Four shots, expertly placed. A perfectly timed getaway car. Nearby security cameras turned off “for repair.”

The murder of prominent Russian opposition leader Boris Nemtsov, say CIA veterans, many with long experience in Moscow, was obviously a professional job, inspired, if not explicitly ordered, by Russian President Vladimir Putin.

Putin’s allies and Russian-controlled media, rejecting any state hand in the affair, have floated a variety of alternate villains responsible for the murder of Nemtsov, a former deputy prime minister and an outspoken critic of Russia’s annexation of Crimea. They range from fellow reformers who wanted to create “a martyr” to personal rivals to “fascists” in Ukraine.

CIA veterans with long experience with Russia were having none of it. Nearly all spoke only on terms of anonymity to discuss such sensitive issues.

“Clearly the Putin government either ordered this, or accepted it, as in the case of Thomas Becket – ‘Will no one rid me of this turbulent priest?’” says one former top CIA operative, alluding to the plea attributed to Henry II, England’s 12th-century monarch, for someone to kill the archbishop of Canterbury.

The absence of any nearby close-circuit video recordings of Nemtsov’s murder, which occurred just a few hundreds yards outside a Kremlin wall just after midnight on Friday, Feb. 28, also suggests official complicity in the crime, he and other CIA veterans say.

Government-controlled media has said that all the nearby security cameras were turned off for repairs or pointed the wrong way when Nemtsov was killed by a lone gunman, who then jumped into a passing car and sped off.

Only a grainy, long distance video of the murder, taken from a close circuit security camera far across the Moscow river has surfaced, on city-owned Channel 3. The scene was further obscured by a snow-removal truck that stopped near the 55-year-old Nemtsov, who was walking across the Great Moskvoretsky Bridge with his 23-year-old girlfriend, Ukrainian model Anna Duritskaya. She was not injured in the shooting.
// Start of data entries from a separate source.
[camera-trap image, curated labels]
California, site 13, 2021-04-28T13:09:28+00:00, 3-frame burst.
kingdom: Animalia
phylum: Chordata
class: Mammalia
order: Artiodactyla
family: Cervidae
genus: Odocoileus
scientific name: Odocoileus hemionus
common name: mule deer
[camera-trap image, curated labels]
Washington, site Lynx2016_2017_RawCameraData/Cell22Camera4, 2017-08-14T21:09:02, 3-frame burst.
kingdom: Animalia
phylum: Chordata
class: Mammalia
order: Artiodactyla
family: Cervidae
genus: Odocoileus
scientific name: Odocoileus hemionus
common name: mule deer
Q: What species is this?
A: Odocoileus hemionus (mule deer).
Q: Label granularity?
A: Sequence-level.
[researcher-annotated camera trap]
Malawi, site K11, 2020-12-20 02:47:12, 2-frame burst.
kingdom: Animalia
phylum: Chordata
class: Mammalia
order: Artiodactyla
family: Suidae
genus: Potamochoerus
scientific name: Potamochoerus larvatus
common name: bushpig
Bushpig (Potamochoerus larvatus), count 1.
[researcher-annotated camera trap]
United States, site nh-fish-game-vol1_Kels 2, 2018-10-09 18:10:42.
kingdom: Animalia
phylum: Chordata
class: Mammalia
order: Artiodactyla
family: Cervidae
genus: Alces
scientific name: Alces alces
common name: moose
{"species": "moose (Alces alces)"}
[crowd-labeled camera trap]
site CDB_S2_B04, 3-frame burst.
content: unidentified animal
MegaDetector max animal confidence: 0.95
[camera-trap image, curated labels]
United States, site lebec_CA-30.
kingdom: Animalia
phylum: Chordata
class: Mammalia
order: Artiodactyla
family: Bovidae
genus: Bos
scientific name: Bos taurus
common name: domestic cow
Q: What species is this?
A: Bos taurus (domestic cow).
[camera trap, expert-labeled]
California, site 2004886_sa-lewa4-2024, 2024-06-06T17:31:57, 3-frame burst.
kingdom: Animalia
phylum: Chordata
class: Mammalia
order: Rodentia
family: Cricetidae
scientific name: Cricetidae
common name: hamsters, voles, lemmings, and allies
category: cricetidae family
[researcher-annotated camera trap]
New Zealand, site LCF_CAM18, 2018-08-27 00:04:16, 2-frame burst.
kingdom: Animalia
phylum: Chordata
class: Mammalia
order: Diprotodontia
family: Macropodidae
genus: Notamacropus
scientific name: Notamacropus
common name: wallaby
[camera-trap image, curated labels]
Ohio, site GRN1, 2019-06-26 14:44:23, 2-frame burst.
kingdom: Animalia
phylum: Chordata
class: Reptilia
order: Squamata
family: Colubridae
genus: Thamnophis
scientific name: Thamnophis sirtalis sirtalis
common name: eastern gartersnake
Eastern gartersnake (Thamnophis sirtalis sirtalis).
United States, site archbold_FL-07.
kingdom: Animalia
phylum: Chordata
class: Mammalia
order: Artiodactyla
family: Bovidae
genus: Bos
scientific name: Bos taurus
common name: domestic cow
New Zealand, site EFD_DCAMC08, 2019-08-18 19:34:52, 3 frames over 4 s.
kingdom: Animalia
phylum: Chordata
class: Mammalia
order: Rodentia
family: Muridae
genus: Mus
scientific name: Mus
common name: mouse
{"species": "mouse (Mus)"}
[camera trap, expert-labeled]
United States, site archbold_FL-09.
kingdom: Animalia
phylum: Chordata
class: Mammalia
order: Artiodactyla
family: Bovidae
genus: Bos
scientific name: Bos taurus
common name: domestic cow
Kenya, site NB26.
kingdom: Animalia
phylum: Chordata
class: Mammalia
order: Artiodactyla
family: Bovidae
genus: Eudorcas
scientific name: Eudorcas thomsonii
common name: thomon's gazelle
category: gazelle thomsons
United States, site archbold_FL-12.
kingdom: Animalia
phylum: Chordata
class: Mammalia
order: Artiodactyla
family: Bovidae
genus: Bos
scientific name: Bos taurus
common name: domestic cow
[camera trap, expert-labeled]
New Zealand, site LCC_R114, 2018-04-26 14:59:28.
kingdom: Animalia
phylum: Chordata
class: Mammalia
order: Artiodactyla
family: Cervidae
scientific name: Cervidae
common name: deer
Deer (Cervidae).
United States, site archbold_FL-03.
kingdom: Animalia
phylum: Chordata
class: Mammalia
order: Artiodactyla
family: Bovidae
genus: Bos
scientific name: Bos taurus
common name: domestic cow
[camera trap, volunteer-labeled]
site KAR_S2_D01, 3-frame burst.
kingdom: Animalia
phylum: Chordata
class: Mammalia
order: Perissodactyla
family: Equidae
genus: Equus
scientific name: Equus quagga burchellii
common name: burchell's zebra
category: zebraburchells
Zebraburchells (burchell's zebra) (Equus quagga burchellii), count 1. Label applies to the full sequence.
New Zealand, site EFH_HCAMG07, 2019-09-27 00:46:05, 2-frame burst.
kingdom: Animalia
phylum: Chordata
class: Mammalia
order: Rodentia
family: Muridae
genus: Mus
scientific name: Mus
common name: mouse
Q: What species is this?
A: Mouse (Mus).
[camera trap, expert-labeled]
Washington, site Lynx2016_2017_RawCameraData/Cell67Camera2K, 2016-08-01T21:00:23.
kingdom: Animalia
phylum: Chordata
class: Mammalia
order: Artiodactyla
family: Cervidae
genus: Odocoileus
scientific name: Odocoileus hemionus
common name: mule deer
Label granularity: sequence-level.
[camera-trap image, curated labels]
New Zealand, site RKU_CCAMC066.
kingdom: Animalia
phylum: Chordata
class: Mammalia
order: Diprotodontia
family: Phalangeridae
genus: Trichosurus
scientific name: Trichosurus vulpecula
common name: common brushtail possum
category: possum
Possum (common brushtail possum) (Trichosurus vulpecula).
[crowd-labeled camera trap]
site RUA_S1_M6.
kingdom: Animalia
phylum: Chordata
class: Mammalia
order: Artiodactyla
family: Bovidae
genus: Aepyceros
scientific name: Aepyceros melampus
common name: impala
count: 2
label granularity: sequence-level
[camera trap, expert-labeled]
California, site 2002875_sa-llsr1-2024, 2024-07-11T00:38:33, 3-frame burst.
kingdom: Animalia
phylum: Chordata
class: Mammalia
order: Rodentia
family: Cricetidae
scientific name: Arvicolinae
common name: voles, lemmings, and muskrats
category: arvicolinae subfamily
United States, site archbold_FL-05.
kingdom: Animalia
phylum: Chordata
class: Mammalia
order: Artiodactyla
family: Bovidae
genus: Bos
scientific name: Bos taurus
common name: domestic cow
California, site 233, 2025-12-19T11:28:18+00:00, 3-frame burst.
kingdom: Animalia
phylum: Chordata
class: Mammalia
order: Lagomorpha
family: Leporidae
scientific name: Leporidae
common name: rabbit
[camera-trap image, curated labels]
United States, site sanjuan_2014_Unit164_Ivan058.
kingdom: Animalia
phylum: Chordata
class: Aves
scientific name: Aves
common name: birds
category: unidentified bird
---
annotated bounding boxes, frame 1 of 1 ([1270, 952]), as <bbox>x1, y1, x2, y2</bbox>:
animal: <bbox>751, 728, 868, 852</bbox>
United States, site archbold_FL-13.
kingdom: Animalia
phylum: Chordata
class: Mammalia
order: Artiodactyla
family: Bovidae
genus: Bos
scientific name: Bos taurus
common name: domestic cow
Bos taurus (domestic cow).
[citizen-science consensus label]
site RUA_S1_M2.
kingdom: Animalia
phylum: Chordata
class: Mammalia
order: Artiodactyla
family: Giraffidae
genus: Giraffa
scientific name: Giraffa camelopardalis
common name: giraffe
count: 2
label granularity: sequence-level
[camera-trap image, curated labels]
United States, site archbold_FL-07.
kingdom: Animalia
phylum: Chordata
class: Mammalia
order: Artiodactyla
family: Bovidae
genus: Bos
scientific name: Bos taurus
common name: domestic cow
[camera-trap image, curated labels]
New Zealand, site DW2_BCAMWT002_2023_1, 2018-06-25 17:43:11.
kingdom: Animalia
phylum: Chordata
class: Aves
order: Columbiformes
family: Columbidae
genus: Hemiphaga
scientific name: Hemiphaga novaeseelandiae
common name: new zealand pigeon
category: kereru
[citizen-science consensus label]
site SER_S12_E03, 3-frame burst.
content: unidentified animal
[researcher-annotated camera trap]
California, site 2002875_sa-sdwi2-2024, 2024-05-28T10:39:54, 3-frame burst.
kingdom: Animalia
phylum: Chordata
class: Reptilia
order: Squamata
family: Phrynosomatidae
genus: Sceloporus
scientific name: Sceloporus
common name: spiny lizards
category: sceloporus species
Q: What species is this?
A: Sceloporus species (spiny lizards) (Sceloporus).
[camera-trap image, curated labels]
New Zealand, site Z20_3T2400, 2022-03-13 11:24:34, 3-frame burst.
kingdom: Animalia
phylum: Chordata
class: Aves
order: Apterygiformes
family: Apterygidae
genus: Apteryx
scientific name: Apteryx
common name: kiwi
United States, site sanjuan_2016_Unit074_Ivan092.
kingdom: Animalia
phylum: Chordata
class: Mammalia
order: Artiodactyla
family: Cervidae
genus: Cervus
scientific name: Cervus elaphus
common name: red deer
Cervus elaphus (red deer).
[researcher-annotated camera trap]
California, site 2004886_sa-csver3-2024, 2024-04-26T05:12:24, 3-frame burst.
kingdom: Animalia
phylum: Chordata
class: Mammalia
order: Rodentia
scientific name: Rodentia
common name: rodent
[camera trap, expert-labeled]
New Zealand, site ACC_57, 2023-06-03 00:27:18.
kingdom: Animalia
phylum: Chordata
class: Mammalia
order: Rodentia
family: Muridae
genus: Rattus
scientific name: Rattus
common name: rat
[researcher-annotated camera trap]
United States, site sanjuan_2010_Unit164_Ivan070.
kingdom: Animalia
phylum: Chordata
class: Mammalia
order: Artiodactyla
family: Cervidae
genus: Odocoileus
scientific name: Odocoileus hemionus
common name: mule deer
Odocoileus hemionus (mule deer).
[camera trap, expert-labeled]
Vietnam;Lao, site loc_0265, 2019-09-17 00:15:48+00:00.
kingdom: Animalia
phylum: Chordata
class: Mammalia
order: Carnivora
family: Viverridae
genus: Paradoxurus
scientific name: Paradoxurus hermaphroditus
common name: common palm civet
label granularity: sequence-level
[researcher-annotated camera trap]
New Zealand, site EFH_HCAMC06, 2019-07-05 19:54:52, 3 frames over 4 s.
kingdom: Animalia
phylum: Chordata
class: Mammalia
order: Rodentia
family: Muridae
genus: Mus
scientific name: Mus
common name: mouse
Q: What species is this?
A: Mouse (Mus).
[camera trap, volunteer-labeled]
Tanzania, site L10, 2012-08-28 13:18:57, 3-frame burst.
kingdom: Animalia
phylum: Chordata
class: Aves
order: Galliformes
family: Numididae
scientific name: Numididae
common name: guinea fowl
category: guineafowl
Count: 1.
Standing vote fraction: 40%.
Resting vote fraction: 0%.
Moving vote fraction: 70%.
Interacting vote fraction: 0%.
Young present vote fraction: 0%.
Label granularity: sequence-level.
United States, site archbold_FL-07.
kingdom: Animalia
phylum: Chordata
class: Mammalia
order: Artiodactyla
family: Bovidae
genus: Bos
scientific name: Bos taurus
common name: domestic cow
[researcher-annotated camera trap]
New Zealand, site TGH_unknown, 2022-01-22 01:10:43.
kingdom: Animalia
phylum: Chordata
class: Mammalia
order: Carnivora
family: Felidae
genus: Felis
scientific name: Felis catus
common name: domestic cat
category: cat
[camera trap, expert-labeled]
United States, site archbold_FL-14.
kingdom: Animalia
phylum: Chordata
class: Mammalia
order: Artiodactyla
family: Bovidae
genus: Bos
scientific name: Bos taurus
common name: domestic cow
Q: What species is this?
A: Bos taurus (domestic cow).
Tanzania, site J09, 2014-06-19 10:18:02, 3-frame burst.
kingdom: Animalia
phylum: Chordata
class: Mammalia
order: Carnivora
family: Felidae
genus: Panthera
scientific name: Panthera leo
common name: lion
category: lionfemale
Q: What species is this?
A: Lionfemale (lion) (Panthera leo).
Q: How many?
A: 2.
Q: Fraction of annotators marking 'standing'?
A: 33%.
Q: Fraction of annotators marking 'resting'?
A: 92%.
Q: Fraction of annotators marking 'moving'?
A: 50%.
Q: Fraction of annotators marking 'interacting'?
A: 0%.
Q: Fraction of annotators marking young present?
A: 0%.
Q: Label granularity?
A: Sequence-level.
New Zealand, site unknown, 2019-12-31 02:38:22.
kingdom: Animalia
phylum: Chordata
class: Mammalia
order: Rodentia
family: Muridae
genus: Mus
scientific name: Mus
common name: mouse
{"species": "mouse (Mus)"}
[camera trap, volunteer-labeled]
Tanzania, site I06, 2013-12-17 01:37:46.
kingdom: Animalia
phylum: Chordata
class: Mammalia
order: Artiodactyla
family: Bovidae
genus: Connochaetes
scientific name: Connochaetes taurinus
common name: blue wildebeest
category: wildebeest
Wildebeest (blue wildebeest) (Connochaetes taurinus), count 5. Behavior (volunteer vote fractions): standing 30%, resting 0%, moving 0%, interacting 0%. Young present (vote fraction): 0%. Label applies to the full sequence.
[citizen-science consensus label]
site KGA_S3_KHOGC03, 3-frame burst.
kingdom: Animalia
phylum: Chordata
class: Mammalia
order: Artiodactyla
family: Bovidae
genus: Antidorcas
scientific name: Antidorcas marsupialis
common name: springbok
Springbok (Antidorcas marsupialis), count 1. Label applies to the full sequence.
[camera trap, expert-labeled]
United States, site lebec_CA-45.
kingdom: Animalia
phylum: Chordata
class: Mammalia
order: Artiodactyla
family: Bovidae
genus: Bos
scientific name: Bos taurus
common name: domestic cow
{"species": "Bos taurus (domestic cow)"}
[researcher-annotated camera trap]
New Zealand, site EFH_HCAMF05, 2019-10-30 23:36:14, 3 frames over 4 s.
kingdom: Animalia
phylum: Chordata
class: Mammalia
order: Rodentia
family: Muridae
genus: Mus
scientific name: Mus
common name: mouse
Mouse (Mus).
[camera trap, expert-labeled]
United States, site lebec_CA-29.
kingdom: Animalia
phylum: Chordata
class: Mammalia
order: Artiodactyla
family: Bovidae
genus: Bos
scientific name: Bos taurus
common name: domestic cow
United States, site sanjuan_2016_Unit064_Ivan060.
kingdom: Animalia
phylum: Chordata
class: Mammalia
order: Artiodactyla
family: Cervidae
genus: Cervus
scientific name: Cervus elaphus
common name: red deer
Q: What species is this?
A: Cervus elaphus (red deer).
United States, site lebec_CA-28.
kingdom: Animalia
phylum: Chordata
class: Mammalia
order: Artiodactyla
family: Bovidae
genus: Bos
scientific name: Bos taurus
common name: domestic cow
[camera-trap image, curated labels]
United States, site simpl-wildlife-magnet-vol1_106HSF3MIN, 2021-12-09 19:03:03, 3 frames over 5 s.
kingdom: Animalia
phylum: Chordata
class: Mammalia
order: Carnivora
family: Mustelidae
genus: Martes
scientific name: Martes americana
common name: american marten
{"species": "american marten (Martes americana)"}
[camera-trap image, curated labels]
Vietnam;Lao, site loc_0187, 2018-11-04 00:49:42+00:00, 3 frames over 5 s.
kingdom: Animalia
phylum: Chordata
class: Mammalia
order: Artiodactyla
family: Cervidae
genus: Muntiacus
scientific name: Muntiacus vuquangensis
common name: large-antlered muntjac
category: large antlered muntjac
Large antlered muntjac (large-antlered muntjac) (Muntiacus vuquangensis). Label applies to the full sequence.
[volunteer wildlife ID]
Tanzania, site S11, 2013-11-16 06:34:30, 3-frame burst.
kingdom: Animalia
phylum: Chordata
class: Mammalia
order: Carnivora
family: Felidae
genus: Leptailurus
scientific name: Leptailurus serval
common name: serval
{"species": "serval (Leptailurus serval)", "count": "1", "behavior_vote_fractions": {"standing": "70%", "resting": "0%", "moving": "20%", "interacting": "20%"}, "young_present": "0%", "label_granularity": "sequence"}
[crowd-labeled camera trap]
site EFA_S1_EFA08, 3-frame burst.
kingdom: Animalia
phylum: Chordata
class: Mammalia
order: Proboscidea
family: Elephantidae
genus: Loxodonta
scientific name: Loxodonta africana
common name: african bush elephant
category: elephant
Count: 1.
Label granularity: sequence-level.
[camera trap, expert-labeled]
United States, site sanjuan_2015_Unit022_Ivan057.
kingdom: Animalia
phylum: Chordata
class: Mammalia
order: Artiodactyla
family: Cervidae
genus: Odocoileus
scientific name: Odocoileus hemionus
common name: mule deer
The  area is usually swarming with military and police personnel, says former Deputy CIA Director John McLaughlin. “This part of Moscow, the vicinity of Red Square, is undoubtedly crawling with security personnel, so it's hard to believe that this single grainy video is the primary piece of forensic data available to the authorities,” he says.

The Russians also possess cutting-edge facial recognition technology—the better to identify anti-government protesters, who are under constant surveillance, one of the former operative says. “If I were to hazard a guess, the Putin government figured that no one would believe that no video records existed—so they pawned off this low quality one as the only one available but not good enough for identification purposes.”

“[T]here must be hundreds of CCTV cameras covering every yard of Kremlin perimeter,” says another former CIA operative, who had extensive experience dodging Russian counterspies during the Putin era. “There are probably multiple control rooms covering different sectors. It's preposterous that all of them would be off for repairs at the same time.”

Colin Thompson, a top, Cold War-era CIA Russian expert, agrees with the the cover-up narrative. “The Russian government probably is suppressing any film it has of the incident and can argue that the films are potential evidence and thus not releasable to the public,” he tells Newsweek. “Unfortunately, [it’s] a legitimate position. Not that Putin needs one.”  A CIA spokesman declined "any guidance or comment” on the Nemtsov affair.

“The grainy footage of what they say is the moment of the attack,” one of the former operatives adds, “is interesting.

“Several pundits pointed out that the snow-removal truck with the flashing light blocked the view of the camera across the river. I sort of think it would be hard to figure out the exact angle to block a single camera. My speculation”—and only speculation, he underscores—“is the truck instead provided general screening from the street; it would additionally serve to distract Nemtsov and his girlfriend; and, importantly, create a lot of engine noise to mask the footfalls of the shooter, who I understand was waiting in a stairway. There could have been a guy in the truck who additionally verified that it was Nemtsov and gave a go signal to the shooter.”

The former operative concludes, “Good timing all around.  Funny [how] the truck took off after Nemtsov was down.”

“They were obvious experts,” concurs a former CIA operative who still teaches counter-surveillance techniques to Moscow-bound agency officers. “An amateur,” he says, would have sprayed the couple with submachine gun fire.

“What were they doing walking home like that?” wonders one of the former CIA operatives. “The girl was lucky to survive. Was she really his girlfriend?  Maybe she was a sparrow”—a spy trained to seduce targets. “All speculation on my part,” he adds.

“It is quite possible more footage will appear,” says Jack Devine, a former longtime CIA clandestine services officer. But it’s not likely to come from official channels, says Milt Bearden, who directed the CIA’s clandestine operations against the Soviet Union between 1989 and 1992, “unless it supports a story they’re putting out. Better get used to the video we have.”

Undoubtedly, “the grainy video” will be endlessly studied and picked apart in the ensuing weeks and months—maybe even years, especially if no other video or other evidence surfaces. It is, Bearden says, “a sort of Moscow version of the Zapruder film.”